Des condos, c’est bien beau, mais…
Griffintown, Ahuntsic, Ville-Marie… Les condos se multiplient comme de petits champignons à Montréal ces dernières années.
Une bonne nouvelle pour le développement de la ville, mais serons-nous en mesure d’accueillir convenablement tous ces nouveaux propriétaires?
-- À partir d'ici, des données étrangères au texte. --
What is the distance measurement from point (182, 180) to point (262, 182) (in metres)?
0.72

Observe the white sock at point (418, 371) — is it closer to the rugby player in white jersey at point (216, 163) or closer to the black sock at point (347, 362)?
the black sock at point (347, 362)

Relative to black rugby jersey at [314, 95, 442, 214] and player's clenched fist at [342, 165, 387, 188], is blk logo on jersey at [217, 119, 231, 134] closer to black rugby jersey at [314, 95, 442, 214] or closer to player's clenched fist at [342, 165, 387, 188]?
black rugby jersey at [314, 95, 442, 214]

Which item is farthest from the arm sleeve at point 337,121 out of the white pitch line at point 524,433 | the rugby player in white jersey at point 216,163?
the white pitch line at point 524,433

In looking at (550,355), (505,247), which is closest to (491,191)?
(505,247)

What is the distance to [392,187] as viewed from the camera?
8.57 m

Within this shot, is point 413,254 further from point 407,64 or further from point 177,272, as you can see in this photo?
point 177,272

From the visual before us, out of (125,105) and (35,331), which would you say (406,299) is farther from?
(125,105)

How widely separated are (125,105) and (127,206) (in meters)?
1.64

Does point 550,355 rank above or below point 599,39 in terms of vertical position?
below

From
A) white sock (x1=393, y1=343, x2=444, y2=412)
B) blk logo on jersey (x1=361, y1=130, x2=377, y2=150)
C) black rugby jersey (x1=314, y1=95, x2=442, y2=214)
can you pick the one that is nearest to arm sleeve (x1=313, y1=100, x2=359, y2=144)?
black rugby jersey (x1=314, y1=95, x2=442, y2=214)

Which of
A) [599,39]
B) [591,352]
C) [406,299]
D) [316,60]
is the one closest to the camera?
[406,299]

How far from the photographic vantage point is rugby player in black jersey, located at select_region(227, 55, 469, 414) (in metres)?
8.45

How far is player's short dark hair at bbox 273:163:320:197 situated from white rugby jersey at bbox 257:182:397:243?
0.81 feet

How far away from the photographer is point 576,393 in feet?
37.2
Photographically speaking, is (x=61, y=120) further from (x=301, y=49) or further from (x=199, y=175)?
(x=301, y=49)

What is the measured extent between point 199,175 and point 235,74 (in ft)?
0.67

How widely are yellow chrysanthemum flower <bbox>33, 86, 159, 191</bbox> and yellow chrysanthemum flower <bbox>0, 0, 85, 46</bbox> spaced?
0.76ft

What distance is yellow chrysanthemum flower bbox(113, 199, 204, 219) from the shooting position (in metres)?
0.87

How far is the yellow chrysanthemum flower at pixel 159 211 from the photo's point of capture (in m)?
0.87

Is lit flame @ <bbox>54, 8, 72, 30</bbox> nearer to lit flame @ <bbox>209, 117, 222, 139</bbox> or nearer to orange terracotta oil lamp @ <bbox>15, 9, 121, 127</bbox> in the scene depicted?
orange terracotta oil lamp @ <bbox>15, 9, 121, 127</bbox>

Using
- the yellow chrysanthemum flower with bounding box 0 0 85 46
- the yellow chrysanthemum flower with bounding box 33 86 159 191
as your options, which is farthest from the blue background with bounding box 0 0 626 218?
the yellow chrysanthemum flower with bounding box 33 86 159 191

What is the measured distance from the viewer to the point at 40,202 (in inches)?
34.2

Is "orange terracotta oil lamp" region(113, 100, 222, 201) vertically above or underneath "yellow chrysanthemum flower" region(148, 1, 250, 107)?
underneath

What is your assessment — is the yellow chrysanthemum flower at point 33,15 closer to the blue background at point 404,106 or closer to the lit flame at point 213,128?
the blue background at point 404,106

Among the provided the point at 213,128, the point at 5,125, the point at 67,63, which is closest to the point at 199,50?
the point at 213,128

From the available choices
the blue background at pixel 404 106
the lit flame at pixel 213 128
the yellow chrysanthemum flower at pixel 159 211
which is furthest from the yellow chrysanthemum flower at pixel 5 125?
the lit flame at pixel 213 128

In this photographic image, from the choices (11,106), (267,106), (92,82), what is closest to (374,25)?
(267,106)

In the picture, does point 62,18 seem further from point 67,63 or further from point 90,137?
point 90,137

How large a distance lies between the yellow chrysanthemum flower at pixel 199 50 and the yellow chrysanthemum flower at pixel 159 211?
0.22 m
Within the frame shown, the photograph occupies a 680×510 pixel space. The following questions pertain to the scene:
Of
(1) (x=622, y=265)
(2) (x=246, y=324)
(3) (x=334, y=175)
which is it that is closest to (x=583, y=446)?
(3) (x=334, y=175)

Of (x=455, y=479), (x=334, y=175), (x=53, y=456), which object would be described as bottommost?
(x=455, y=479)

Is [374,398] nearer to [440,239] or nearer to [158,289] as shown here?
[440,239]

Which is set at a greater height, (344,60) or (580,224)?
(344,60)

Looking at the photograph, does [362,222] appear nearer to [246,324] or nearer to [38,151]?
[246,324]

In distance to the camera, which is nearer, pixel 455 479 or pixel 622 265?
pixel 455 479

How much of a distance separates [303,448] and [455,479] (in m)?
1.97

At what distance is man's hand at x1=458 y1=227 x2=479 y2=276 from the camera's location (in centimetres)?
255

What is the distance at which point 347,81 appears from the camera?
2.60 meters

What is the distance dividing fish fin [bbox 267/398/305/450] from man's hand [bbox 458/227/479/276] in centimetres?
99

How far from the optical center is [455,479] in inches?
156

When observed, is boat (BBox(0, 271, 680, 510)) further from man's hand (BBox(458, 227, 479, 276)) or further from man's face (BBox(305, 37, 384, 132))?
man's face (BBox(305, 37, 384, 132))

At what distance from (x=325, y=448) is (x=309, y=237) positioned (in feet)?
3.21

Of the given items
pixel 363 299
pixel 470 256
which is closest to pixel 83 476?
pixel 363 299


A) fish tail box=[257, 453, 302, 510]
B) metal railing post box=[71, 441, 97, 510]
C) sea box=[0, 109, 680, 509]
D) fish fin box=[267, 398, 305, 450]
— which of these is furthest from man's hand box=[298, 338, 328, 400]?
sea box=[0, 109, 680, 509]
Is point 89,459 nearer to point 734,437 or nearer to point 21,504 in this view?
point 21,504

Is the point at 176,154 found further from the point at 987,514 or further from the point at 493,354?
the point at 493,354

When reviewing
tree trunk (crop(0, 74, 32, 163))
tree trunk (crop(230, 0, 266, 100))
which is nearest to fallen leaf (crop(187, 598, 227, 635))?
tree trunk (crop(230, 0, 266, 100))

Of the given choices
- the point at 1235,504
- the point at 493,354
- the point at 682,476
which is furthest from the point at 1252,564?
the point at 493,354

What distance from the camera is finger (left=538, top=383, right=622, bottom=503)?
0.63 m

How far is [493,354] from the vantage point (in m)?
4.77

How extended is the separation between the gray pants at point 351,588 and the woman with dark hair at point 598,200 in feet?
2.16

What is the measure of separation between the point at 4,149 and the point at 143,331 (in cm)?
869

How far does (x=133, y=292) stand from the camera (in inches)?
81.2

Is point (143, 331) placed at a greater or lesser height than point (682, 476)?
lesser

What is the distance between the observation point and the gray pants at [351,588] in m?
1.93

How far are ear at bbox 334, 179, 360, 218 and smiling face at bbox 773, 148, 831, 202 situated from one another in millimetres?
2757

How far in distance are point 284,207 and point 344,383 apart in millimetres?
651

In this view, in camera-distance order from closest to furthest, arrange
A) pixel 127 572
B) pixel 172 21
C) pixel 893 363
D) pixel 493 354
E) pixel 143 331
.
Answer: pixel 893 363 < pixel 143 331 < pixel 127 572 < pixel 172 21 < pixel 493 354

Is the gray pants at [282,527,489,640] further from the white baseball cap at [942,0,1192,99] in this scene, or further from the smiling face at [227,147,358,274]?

La directrice d’une agence de courtiers immobiliers bien implantée dans la métropole me faisait part récemment d’un rêve qu’elle souhaiterait bien réaliser avec un petit coup de chance à la loterie : implanter un grand marché public dans un bâtiment désaffecté de Griffintown. Sa motivation? Faire un coup d’argent avec la revitalisation du quartier? Oui, peut-être un peu. Mais son regard de courtière immobilière perçoit surtout un grand problème se dessiner à l’horizon : une pénurie de services de proximité, comme des marchés publics, des garderies, des écoles et des parcs. Dans sa profession, l’accès à ce type de services vaut évidemment son pesant d’or auprès des couples et des familles à la recherche d’un nouveau nid.
Elle me faisait notamment remarquer que sur la plupart des sites web de projets immobiliers liés à Griffintown, la proximité du marché Atwater est pratiquement toujours vantée pour séduire les futurs acheteurs. Pour le moment, aucun problème : le marché public peut encore absorber de nouveaux clients. Par contre, si les promoteurs du secteur réussissent à atteindre le plein potentiel du quartier d’ici quelques années, c’est-à-dire 15 000 nouvelles personnes, ce sera une toute autre histoire. La présence de ces futurs résidants risque de stimuler rapidement l’offre commerciale privée (pharmacies, banques, restaurants), mais pour les investissements publics (marchés, écoles, garderies), rien n’est moins sûr.
L’exemple de Toronto justifie d’ailleurs cette crainte face au développement de Montréal. La Ville Reine a vu plus de 120 000 unités de condos se bâtir depuis la fin des années 1990. Plusieurs Torontois souhaitant profiter de ce boom immobilier ont acheté une résidence sur papier, avant même que s’amorce la construction de leur tour, et parfois même de leur quartier. Dans bien des cas, les promoteurs et les autorités municipales ont fait miroiter des parcs, des pistes cyclables, des garderies et des écoles à proximité de ces nouvelles unités d’habitation. Or, certains propriétaires attendent toujours ces promesses, et ce, plusieurs années après avoir emménagé.
La Ville de Toronto commence d’ailleurs à avouer ses torts dans ce dossier et admet avoir été emportée par cet engouement pour le condo. L’argent entrant rapidement dans les coffres municipaux, la Ville a carrément négligé la planification de ses quartiers en pleine effervescence. Des consultations publiques ont d’ailleurs été lancées en février dernier, invitant les citoyens mécontents de leur qualité de vie à se prononcer sur les améliorations à apporter dans leur voisinage. Ces consultations seront scrupuleusement étudiées par les autorités municipales afin éviter de commettre les mêmes erreurs urbanistiques dans les futurs développements.
Montréal connaîtra-t-il un meilleur sort avec ses condos? Chose certaine, les promoteurs immobiliers sont actuellement accueillis à bras ouverts avec leurs multiples projets. Espérons simplement que les investissements publics suivront le rythme des capitaux privés pour la création de réels quartiers durables.